## [Things to do]
A: Revise the part of the translations page that opens with the words containing "From there, assembling" and closes with "the range [0:1])", swapping "implementer" for "developer".
B: Pick up the page on site translations after its last line and write the next part.

## [Page excerpt]
-*-*-

How it works: translations
3/23/2024The key trick
Google Sheets has a function to use Google Translate:
GOOGLE_TRANSLATE(text, source language, target language)
. That's it. That's
the magic.
The rest is just clever design.
Spreadsheets
All translatable tokens on my site (basically everything, minus blog contents) are stored in a Google Sheet that looks like this, but with more languages and more tokens:
en-US | es | fr | |
---|---|---|---|
USE_COOKIES | Use cookies | =GOOGLETRANSLATE($B2, $B$1, C$1) | =GOOGLETRANSLATE($B2, $B$1, D$1) |
I picked this trick up at my last company and improved upon it. They referenced tokens by row number, meaning that you could break everything by shuffling translations around. Here, tokens have a specific, stable string ID so I can reorganize and group as I want.
Ingestion
Google Sheets has an API to let you fetch a sheet as JSON. I get it as nested arrays, with each sub-array being a column.
From there, assembling a ID:string dictionary is a matter of finding the column with the appropriate locale and pairing it with the ID column.
Locale matching
Your browser tells every server what languages you speak, and in what order you
prefer them, through the Accept-Language
header. It's then up to the server to
figure out what works best. There's no standard algorithm for figuring this out,
so it's up to the implementer. Here's mine:
- Get the list of supported languages from my table header
- Get the user's list of languages from the
Accept-Language
header - Sort the user's list by preference (a float in the range [0:1])

-*-*-

## [Raw data]
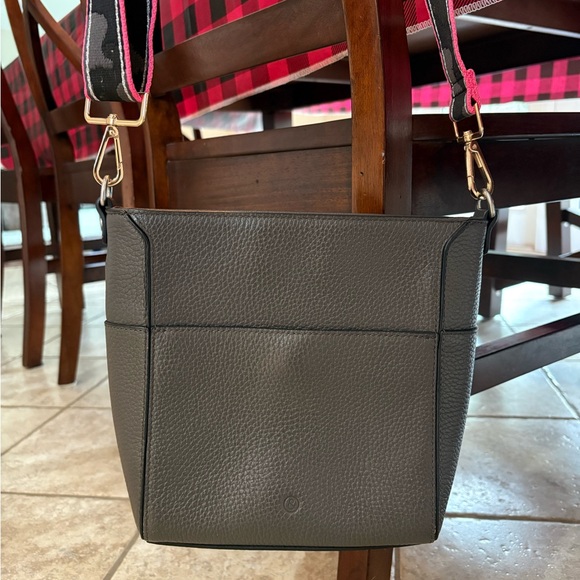 Stylish Gray Leather Crossbody Bag - Picture 1 of 5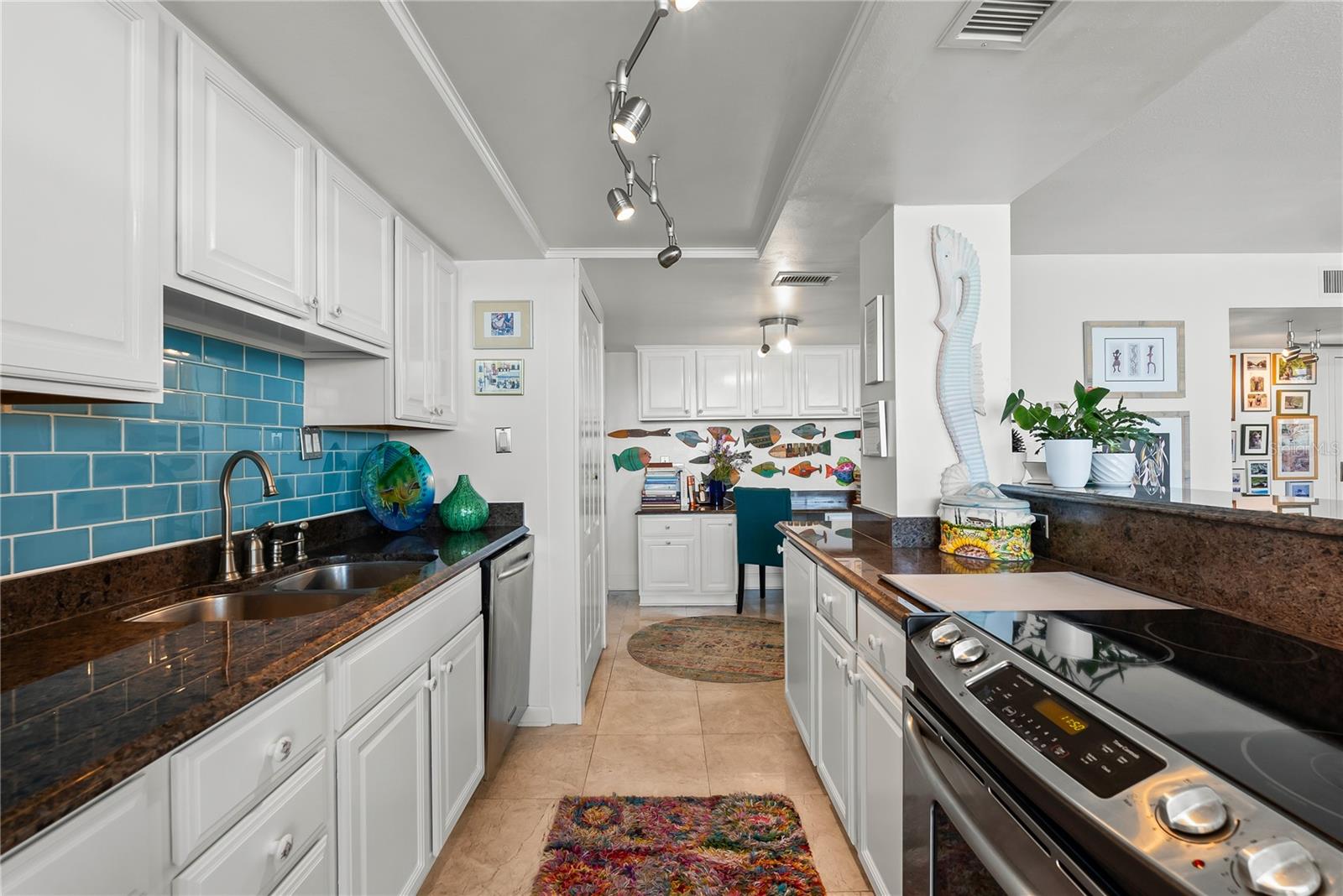 ISLAND POINT 1 CONDO - Residential Lease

-*-*-

## [Task-by-task results]
A:
From there, assembling a ID:string dictionary is a matter of finding the column with the appropriate locale and pairing it with the ID column.
Locale matching
Your browser tells every server what languages you speak, and in what order you
prefer them, through the Accept-Language
header. It's then up to the server to
figure out what works best. There's no standard algorithm for figuring this out,
so it's up to the developer. Here's mine:
- Get the list of supported languages from my table header
- Get the user's list of languages from the
Accept-Language
header - Sort the user's list by preference (a float in the range [0:1])

B:
- Go down the user's list in descending order, looking for an exact match in our list of supported languages, and return the first match.
- If no match, return the default (American English)
Yes, I know this has flaws. It doesn't neatly handle, for example, folks whose language is set to British English (en-UK). It should try to find en-UK, and then when that fails find the first en-* supported language. I haven't done it yet because IETF language tags are complicated to parse.
Nobody's complained about it yet, and most browsers will send both the country-specific language and then the base language, so it works out anyway.
Applying the language
This site has both server and client components, and they have to consume this language dictionary differently.
Server components directly call a getTranslations()
function that handles all
of the above and returns the dictionary, from which they can grab individual
tokens.
Client components consume a React context provided at the site's root layout (a
server component), and that Context is seeded with the same getTranslations()
output.